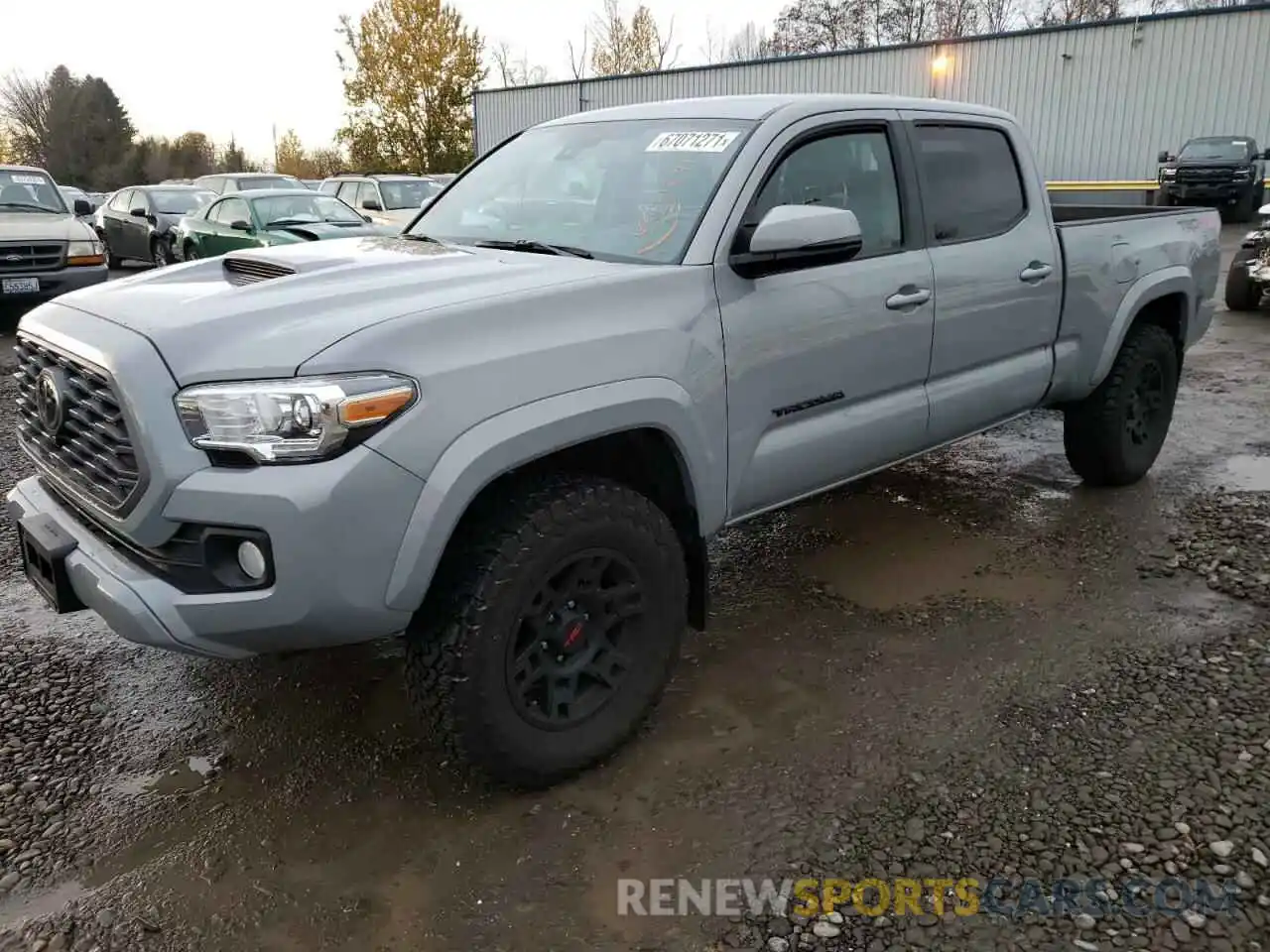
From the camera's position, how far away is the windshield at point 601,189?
3.15 meters

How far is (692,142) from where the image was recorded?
335 cm

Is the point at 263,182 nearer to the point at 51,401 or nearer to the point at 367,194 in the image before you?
the point at 367,194

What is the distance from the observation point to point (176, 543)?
2.35 m

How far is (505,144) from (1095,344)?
112 inches

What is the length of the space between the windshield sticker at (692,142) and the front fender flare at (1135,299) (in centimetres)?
239

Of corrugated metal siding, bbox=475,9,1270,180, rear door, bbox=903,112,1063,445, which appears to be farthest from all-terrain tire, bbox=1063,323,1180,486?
corrugated metal siding, bbox=475,9,1270,180

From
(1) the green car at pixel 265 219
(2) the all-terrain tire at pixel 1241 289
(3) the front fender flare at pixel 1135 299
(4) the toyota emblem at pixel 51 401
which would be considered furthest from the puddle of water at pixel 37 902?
(2) the all-terrain tire at pixel 1241 289

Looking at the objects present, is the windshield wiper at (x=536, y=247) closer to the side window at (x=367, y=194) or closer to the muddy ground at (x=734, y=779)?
the muddy ground at (x=734, y=779)

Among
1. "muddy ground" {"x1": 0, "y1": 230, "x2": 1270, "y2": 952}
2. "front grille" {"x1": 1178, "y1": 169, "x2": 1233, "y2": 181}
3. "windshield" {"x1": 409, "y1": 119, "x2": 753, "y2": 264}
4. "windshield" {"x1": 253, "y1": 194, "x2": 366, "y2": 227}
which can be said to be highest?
"windshield" {"x1": 409, "y1": 119, "x2": 753, "y2": 264}

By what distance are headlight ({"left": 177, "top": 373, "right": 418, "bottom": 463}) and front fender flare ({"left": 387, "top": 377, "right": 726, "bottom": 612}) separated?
0.20m

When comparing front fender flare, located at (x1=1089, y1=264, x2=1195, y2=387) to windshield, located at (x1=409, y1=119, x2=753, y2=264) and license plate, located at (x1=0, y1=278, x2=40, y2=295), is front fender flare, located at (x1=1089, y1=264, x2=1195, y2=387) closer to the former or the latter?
windshield, located at (x1=409, y1=119, x2=753, y2=264)

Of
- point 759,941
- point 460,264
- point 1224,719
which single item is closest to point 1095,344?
point 1224,719

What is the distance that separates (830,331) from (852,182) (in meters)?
0.68

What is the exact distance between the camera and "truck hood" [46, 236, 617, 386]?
230 centimetres
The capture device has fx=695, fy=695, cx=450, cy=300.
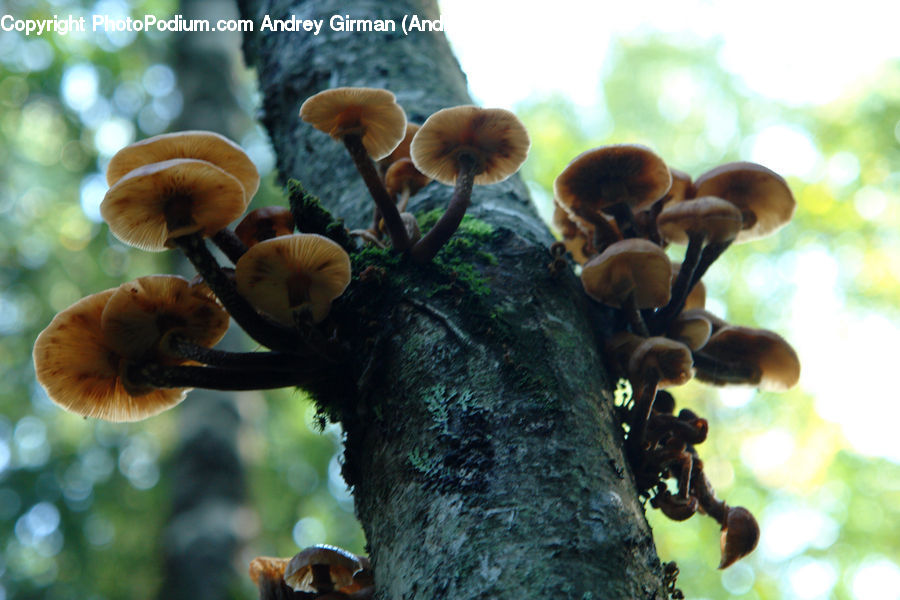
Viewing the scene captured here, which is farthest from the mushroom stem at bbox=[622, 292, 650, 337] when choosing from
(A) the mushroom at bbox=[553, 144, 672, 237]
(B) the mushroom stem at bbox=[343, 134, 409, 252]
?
(B) the mushroom stem at bbox=[343, 134, 409, 252]

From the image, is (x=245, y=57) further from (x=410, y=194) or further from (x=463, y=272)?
(x=463, y=272)

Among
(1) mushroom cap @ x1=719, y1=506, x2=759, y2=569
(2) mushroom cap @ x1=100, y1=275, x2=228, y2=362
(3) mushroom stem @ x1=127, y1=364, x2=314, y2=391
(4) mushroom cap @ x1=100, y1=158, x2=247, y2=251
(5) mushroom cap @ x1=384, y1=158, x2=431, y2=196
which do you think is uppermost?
(4) mushroom cap @ x1=100, y1=158, x2=247, y2=251

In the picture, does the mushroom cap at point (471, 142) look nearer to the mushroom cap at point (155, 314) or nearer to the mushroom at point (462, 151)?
the mushroom at point (462, 151)

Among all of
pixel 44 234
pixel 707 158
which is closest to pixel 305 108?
pixel 44 234

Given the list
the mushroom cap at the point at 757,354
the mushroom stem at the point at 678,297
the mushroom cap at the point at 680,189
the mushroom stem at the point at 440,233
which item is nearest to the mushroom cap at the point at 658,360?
the mushroom stem at the point at 678,297

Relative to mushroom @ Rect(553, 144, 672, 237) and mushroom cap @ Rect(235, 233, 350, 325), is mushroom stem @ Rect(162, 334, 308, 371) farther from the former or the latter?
mushroom @ Rect(553, 144, 672, 237)

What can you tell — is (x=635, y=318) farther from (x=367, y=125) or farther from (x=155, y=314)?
(x=155, y=314)
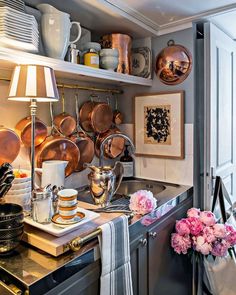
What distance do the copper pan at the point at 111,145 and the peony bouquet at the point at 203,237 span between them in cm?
65

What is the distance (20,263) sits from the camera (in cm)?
81

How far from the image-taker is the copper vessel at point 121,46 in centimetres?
158

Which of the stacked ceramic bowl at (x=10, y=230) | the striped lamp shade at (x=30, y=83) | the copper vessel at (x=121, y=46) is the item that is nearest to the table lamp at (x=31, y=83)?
the striped lamp shade at (x=30, y=83)

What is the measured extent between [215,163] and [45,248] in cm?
120

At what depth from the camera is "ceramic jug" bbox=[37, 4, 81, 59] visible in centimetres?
116

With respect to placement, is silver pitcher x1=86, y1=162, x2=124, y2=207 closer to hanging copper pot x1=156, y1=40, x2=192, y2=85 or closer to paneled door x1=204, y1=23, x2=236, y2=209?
paneled door x1=204, y1=23, x2=236, y2=209

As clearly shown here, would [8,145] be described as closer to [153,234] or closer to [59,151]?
[59,151]

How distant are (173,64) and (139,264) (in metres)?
1.19

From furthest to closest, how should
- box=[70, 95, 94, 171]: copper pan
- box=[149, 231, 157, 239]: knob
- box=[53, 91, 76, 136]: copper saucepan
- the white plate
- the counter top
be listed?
box=[70, 95, 94, 171]: copper pan, box=[53, 91, 76, 136]: copper saucepan, box=[149, 231, 157, 239]: knob, the white plate, the counter top

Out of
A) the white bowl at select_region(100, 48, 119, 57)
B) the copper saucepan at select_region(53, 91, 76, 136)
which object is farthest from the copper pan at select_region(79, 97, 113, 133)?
the white bowl at select_region(100, 48, 119, 57)

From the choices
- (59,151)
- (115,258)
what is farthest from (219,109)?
(115,258)

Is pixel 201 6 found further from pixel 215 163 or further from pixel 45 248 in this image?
pixel 45 248

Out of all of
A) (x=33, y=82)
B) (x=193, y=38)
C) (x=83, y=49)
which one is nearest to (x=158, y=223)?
(x=33, y=82)

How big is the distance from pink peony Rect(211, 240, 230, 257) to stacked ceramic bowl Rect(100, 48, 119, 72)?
1120 millimetres
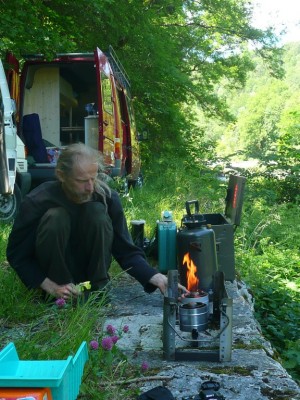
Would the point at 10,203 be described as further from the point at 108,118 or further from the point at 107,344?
the point at 107,344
------------------------------------------------------------
> Problem
The records above need to be restated word for word, with the pictures left out.

> Written solution
From the camera's position, how far away is the windshield at point 601,189?
3.15 meters

How far is (692,142) from where the image was recorded?
335 cm

Is the point at 263,182 nearer to the point at 51,401 or nearer to the point at 367,194 in the image before you?
the point at 367,194

What is the distance from the observation point to point (176, 543)?
2.35 m

How far is (505,144) from (1095,344)?
112 inches

What is the length of the space between the windshield sticker at (692,142) and the front fender flare at (1135,299) (in centimetres)?
239

Of corrugated metal siding, bbox=475,9,1270,180, rear door, bbox=903,112,1063,445, which appears to be farthest from all-terrain tire, bbox=1063,323,1180,486?
corrugated metal siding, bbox=475,9,1270,180

From
(1) the green car at pixel 265 219
(2) the all-terrain tire at pixel 1241 289
(3) the front fender flare at pixel 1135 299
(4) the toyota emblem at pixel 51 401
which would be considered furthest from the puddle of water at pixel 37 902?
(2) the all-terrain tire at pixel 1241 289

Looking at the objects present, is the windshield wiper at (x=536, y=247) closer to the side window at (x=367, y=194) or closer to the muddy ground at (x=734, y=779)?
the muddy ground at (x=734, y=779)

Among
1. "muddy ground" {"x1": 0, "y1": 230, "x2": 1270, "y2": 952}
2. "front grille" {"x1": 1178, "y1": 169, "x2": 1233, "y2": 181}
3. "windshield" {"x1": 409, "y1": 119, "x2": 753, "y2": 264}
4. "windshield" {"x1": 253, "y1": 194, "x2": 366, "y2": 227}
which can be said to be highest?
"windshield" {"x1": 409, "y1": 119, "x2": 753, "y2": 264}

By what distance are headlight ({"left": 177, "top": 373, "right": 418, "bottom": 463}) and front fender flare ({"left": 387, "top": 377, "right": 726, "bottom": 612}) separated?
0.20m

When comparing front fender flare, located at (x1=1089, y1=264, x2=1195, y2=387) to windshield, located at (x1=409, y1=119, x2=753, y2=264) and license plate, located at (x1=0, y1=278, x2=40, y2=295), is front fender flare, located at (x1=1089, y1=264, x2=1195, y2=387) closer to the former or the latter?
windshield, located at (x1=409, y1=119, x2=753, y2=264)

Of
- point 759,941
- point 460,264
- point 1224,719
which single item is closest to point 1095,344?
point 1224,719

What is the distance that separates (830,331) from (852,182) (in meters)?
0.68

What is the exact distance between the camera and "truck hood" [46, 236, 617, 386]?
230 centimetres
The capture device has fx=695, fy=695, cx=450, cy=300.
Viewing the scene captured here, which is farthest from the mushroom stem at bbox=[622, 292, 650, 337] when choosing from
(A) the mushroom at bbox=[553, 144, 672, 237]
(B) the mushroom stem at bbox=[343, 134, 409, 252]
?
(B) the mushroom stem at bbox=[343, 134, 409, 252]

From the image, is (x=245, y=57) further from (x=410, y=194) or further from (x=463, y=272)?
(x=463, y=272)

Among
(1) mushroom cap @ x1=719, y1=506, x2=759, y2=569
(2) mushroom cap @ x1=100, y1=275, x2=228, y2=362
(3) mushroom stem @ x1=127, y1=364, x2=314, y2=391
(4) mushroom cap @ x1=100, y1=158, x2=247, y2=251
(5) mushroom cap @ x1=384, y1=158, x2=431, y2=196
which do you think is uppermost?
(4) mushroom cap @ x1=100, y1=158, x2=247, y2=251

In the picture, does the mushroom cap at point (471, 142) look nearer to the mushroom cap at point (155, 314) or nearer to the mushroom at point (462, 151)?
the mushroom at point (462, 151)

Among all of
pixel 44 234
pixel 707 158
which is closest to pixel 305 108?
pixel 44 234

Given the list
the mushroom cap at the point at 757,354
the mushroom stem at the point at 678,297
the mushroom cap at the point at 680,189
the mushroom stem at the point at 440,233
which item is nearest to the mushroom cap at the point at 658,360?
the mushroom stem at the point at 678,297

Relative to mushroom @ Rect(553, 144, 672, 237) and mushroom cap @ Rect(235, 233, 350, 325), is mushroom stem @ Rect(162, 334, 308, 371) farther from the former or the latter?
mushroom @ Rect(553, 144, 672, 237)

What can you tell — is (x=635, y=318) farther from (x=367, y=125) or farther from (x=155, y=314)?
(x=155, y=314)
What distance do the copper pan at the point at 111,145 and the peony bouquet at the point at 203,237 span between them in cm?
65

What is the distance (20,263) sits from the camera (in cm)?
81

How far from the image-taker is the copper vessel at point 121,46 in centimetres?
158

Which of the stacked ceramic bowl at (x=10, y=230) | the striped lamp shade at (x=30, y=83) | the copper vessel at (x=121, y=46) is the item that is nearest to the table lamp at (x=31, y=83)?
the striped lamp shade at (x=30, y=83)

What is the measured extent between [215,163] and [45,248] in cm?
120

At what depth from the camera is "ceramic jug" bbox=[37, 4, 81, 59] visible in centimetres?
116

With respect to placement, is silver pitcher x1=86, y1=162, x2=124, y2=207 closer to hanging copper pot x1=156, y1=40, x2=192, y2=85 or closer to paneled door x1=204, y1=23, x2=236, y2=209?
paneled door x1=204, y1=23, x2=236, y2=209

As clearly shown here, would [8,145] be described as closer to [153,234] or closer to [59,151]?
[59,151]

How distant are (173,64) and (139,264) (in metres)?
1.19

From furthest to closest, how should
- box=[70, 95, 94, 171]: copper pan
- box=[149, 231, 157, 239]: knob
- box=[53, 91, 76, 136]: copper saucepan
- the white plate
- the counter top
be listed?
box=[70, 95, 94, 171]: copper pan, box=[53, 91, 76, 136]: copper saucepan, box=[149, 231, 157, 239]: knob, the white plate, the counter top

Out of
A) the white bowl at select_region(100, 48, 119, 57)
B) the copper saucepan at select_region(53, 91, 76, 136)
which object is farthest from the copper pan at select_region(79, 97, 113, 133)?
the white bowl at select_region(100, 48, 119, 57)

From the choices
- (59,151)
- (115,258)
what is farthest from (219,109)?
(115,258)

Is pixel 201 6 found further from pixel 215 163 or further from pixel 45 248 in this image?
pixel 45 248

Out of all of
A) (x=33, y=82)
B) (x=193, y=38)
C) (x=83, y=49)
which one is nearest to (x=158, y=223)?
(x=33, y=82)

How big is the distance from pink peony Rect(211, 240, 230, 257) to stacked ceramic bowl Rect(100, 48, 119, 72)?
1120 millimetres
Would the point at 10,203 be described as further from the point at 108,118 or further from the point at 107,344?
the point at 107,344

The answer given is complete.